Temporal lobe epilepsy (TLE) is the most common type of medically intractable epilepsy in adults and children, and mesial temporal sclerosis is the most common underlying cause of TLE. Unlike in the case of adults, TLE in infants and young children often has etiologies other than mesial temporal sclerosis, such as tumors, cortical dysplasia, trauma, and vascular malformations. Differences in seizure semiology have also been reported. Motor manifestations are prominent in infants and young children, but they become less obvious with increasing age. Further, automatisms tend to become increasingly complex with age. However, in childhood and especially in adolescence, the clinical manifestations are similar to those of the adult population. Selective amygdalohippocampectomy can lead to excellent postoperative seizure outcome in adults, but favorable results have been seen in children as well.

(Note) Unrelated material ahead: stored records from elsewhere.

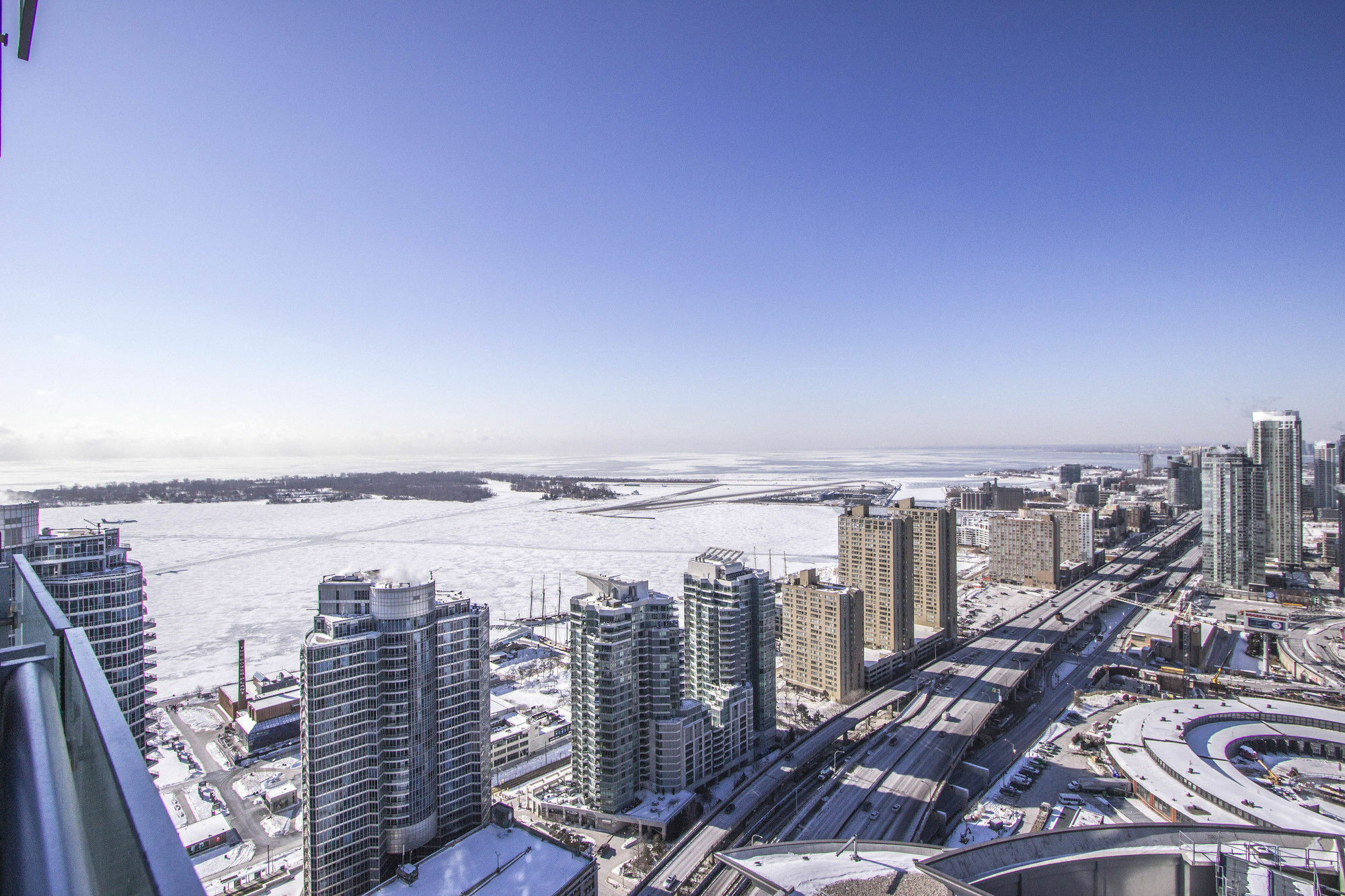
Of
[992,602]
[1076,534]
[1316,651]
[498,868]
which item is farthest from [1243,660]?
[498,868]

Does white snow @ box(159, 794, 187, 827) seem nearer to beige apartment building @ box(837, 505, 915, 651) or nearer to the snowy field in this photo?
the snowy field

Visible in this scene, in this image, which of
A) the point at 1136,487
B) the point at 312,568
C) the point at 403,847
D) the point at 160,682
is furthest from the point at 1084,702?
the point at 1136,487

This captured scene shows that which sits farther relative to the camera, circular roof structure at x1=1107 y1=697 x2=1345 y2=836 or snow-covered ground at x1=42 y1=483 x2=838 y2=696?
snow-covered ground at x1=42 y1=483 x2=838 y2=696

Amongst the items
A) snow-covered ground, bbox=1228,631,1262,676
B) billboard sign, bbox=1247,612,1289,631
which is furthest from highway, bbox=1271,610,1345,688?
snow-covered ground, bbox=1228,631,1262,676

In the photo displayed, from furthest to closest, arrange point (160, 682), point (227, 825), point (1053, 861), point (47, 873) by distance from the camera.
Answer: point (160, 682), point (227, 825), point (1053, 861), point (47, 873)

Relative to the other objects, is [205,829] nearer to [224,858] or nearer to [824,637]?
[224,858]

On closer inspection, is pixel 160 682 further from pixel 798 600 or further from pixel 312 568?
pixel 798 600
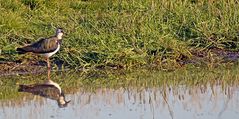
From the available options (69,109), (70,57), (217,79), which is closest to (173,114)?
(69,109)

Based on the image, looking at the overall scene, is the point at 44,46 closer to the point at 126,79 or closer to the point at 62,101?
the point at 126,79

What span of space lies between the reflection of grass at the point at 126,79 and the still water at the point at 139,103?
107mm

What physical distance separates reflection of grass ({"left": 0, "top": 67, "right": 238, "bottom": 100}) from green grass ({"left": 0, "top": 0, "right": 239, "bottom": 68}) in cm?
32

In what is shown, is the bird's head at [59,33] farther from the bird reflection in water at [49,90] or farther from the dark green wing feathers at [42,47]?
the bird reflection in water at [49,90]

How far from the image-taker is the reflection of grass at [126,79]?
33.1ft

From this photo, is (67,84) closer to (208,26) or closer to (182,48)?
(182,48)

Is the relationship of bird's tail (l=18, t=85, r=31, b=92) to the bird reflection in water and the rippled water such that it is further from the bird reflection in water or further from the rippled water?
the rippled water

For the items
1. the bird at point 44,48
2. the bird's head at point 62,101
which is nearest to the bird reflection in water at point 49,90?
the bird's head at point 62,101

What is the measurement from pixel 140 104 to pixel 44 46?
8.33 feet

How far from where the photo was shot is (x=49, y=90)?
32.5 ft

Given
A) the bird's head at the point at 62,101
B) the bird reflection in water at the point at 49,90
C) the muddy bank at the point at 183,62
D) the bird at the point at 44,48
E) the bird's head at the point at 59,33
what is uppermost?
the bird's head at the point at 59,33

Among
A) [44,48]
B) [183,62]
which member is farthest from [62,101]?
[183,62]

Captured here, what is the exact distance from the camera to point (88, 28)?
12320 millimetres

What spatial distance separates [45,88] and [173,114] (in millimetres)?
2188
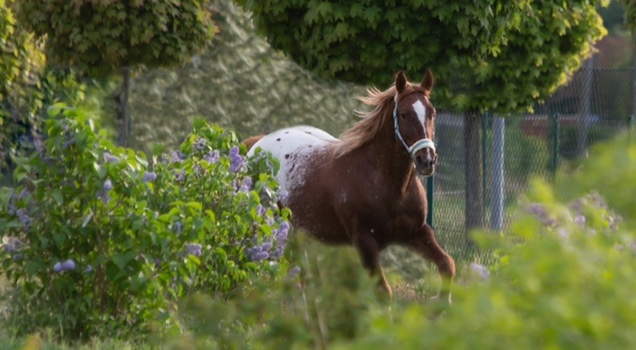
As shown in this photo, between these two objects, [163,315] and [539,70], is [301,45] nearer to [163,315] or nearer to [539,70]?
[539,70]

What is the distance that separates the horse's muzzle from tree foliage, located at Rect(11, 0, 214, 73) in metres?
3.77

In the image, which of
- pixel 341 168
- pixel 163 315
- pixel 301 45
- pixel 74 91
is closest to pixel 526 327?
pixel 163 315

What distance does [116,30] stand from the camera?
11.3 m

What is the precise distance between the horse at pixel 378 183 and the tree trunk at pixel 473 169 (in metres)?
3.90

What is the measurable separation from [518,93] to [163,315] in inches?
282

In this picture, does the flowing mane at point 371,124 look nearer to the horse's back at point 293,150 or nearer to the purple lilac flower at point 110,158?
the horse's back at point 293,150

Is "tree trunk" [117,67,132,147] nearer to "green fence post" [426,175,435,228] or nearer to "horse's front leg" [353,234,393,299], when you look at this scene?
"green fence post" [426,175,435,228]

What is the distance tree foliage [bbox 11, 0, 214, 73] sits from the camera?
37.2ft

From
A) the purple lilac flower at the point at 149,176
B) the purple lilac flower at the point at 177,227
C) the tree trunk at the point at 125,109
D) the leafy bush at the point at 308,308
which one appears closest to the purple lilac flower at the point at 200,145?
the purple lilac flower at the point at 149,176

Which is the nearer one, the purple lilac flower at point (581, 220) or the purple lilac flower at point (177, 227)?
the purple lilac flower at point (581, 220)

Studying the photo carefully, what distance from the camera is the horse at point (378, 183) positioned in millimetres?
8539

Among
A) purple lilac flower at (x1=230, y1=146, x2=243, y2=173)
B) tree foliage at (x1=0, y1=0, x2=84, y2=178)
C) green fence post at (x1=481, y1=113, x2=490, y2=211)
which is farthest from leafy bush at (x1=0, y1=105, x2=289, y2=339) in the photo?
green fence post at (x1=481, y1=113, x2=490, y2=211)

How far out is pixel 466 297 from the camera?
9.66 feet

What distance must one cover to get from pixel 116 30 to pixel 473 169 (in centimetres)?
411
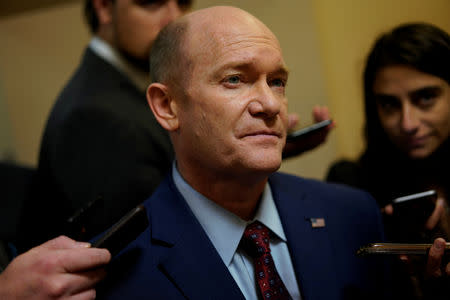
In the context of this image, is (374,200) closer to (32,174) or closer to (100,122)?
(100,122)

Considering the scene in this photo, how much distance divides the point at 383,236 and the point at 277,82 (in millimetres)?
592

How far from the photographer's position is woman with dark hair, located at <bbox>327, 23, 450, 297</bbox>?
3.21ft

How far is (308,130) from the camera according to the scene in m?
1.37

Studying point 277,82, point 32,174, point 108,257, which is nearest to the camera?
point 108,257

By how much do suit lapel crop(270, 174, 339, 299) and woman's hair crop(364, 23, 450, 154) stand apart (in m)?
0.28

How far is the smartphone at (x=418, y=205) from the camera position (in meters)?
1.01

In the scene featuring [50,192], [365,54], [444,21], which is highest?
[444,21]

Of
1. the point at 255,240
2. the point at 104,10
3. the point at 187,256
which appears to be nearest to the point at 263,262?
the point at 255,240

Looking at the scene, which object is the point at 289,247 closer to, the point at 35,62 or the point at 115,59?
the point at 115,59

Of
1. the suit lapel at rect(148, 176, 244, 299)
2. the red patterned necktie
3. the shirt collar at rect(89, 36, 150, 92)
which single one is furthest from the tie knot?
the shirt collar at rect(89, 36, 150, 92)

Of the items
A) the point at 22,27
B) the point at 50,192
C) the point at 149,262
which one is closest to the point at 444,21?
the point at 149,262

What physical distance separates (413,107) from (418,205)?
25 centimetres

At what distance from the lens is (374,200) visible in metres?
1.32

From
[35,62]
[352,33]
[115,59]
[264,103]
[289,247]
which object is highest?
[352,33]
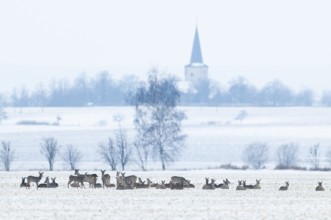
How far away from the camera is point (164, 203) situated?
3288 cm

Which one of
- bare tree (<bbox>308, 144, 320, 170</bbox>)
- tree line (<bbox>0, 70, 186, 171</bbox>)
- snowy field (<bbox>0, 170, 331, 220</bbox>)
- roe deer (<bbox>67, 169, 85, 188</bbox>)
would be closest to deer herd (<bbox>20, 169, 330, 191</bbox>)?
roe deer (<bbox>67, 169, 85, 188</bbox>)

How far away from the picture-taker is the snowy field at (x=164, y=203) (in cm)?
2881

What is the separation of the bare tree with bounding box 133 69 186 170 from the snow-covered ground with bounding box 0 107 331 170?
1.70 m

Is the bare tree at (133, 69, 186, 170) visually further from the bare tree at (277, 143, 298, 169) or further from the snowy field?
the snowy field

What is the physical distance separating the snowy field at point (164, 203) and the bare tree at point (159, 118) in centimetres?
2902

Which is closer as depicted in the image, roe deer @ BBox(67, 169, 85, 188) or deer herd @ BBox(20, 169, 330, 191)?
deer herd @ BBox(20, 169, 330, 191)

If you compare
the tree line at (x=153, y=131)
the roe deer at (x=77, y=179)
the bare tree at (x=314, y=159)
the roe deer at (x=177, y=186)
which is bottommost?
the roe deer at (x=177, y=186)

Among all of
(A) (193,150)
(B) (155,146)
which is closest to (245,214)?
(B) (155,146)

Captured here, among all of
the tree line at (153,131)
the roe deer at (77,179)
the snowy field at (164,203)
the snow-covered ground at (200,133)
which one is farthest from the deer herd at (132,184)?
the snow-covered ground at (200,133)

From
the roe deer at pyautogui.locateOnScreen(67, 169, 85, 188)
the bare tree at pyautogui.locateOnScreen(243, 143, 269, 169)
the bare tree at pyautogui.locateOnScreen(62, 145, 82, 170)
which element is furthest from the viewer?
the bare tree at pyautogui.locateOnScreen(243, 143, 269, 169)

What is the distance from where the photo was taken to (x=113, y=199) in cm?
3453

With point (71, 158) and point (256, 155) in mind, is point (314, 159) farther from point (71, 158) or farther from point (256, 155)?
point (71, 158)

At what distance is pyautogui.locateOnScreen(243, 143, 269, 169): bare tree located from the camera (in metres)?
75.0

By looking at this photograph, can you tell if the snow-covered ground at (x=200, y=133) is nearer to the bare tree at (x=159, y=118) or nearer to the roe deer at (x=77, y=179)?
the bare tree at (x=159, y=118)
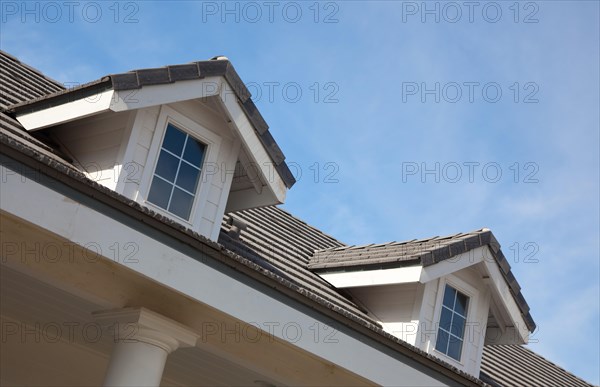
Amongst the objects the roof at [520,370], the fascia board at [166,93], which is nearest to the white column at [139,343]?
the fascia board at [166,93]

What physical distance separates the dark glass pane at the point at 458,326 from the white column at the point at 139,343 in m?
4.62

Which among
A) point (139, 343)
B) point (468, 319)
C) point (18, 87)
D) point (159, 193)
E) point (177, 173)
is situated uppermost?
point (18, 87)

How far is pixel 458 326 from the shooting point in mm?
10672

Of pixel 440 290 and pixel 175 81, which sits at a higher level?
pixel 175 81

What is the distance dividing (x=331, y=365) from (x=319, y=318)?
52cm

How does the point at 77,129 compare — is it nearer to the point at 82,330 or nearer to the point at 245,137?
the point at 245,137

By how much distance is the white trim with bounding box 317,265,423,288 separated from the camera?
32.1 feet

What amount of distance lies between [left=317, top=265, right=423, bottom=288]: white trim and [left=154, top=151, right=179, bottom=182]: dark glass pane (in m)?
3.17

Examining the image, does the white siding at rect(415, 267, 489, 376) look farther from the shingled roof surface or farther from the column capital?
the column capital

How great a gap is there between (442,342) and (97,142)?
5226 mm

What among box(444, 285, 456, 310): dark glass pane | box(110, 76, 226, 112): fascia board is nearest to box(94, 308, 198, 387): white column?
box(110, 76, 226, 112): fascia board

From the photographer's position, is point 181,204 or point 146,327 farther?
point 181,204

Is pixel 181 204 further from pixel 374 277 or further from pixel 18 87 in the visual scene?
pixel 374 277

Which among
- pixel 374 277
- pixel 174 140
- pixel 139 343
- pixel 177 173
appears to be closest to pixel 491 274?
pixel 374 277
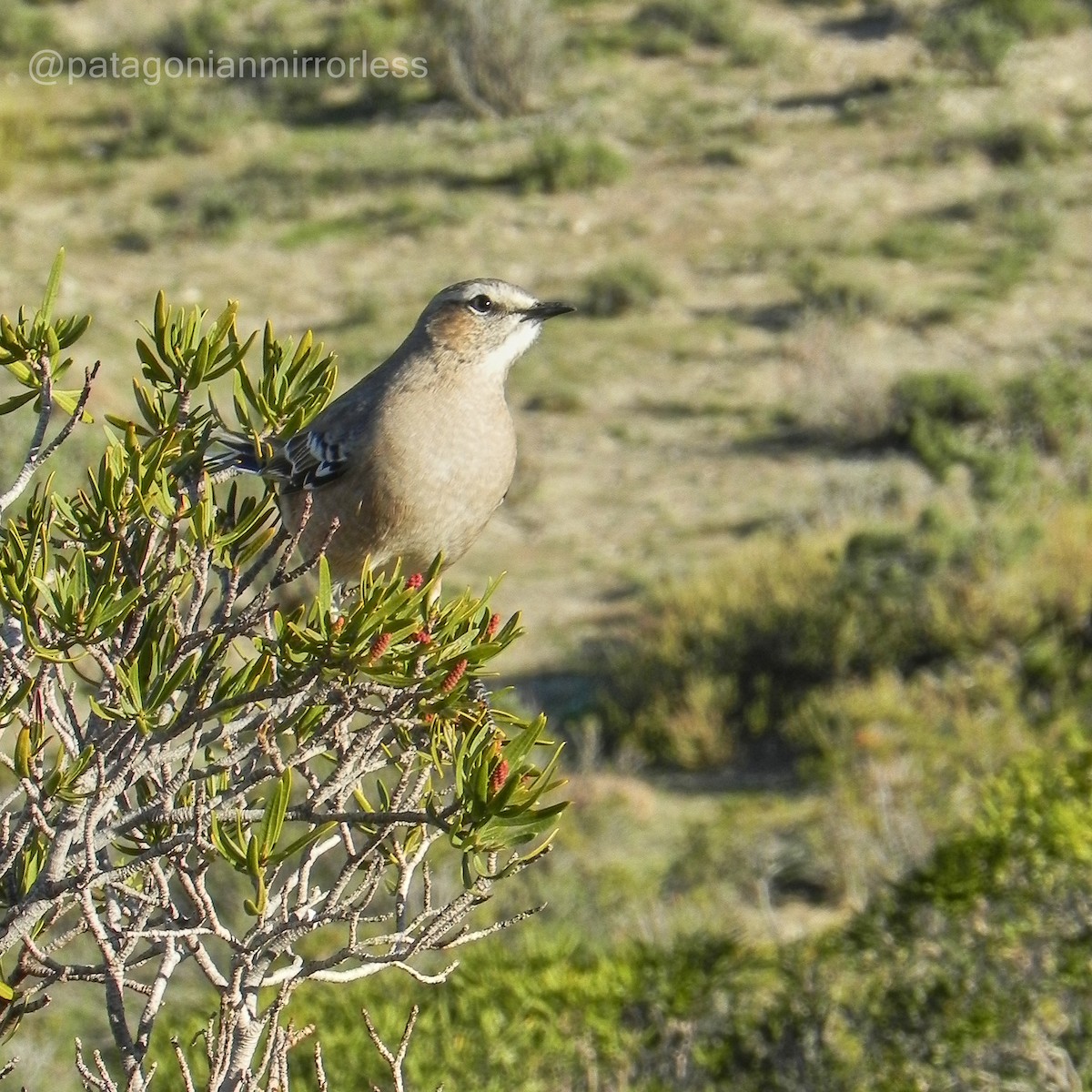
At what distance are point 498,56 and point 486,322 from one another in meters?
18.7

Anterior temporal lobectomy may prove to be a more successful surgery than amygdalohippocampectomy in children with intractable TLE. The presence of a focal brain lesion on magnetic resonance imaging is one of the most reliable independent predictors of a good postoperative seizure outcome. Seizure-free status is the most important predictor of improved psychosocial outcome with advanced quality of life and a lower proportion of disability among adults and children. Since the brain is more plastic during infancy and early childhood, recovery is promoted. In contrast, long epilepsy duration is an important risk factor for surgically refractory seizures. Therefore, patients with medically intractable TLE should undergo surgery as early as possible.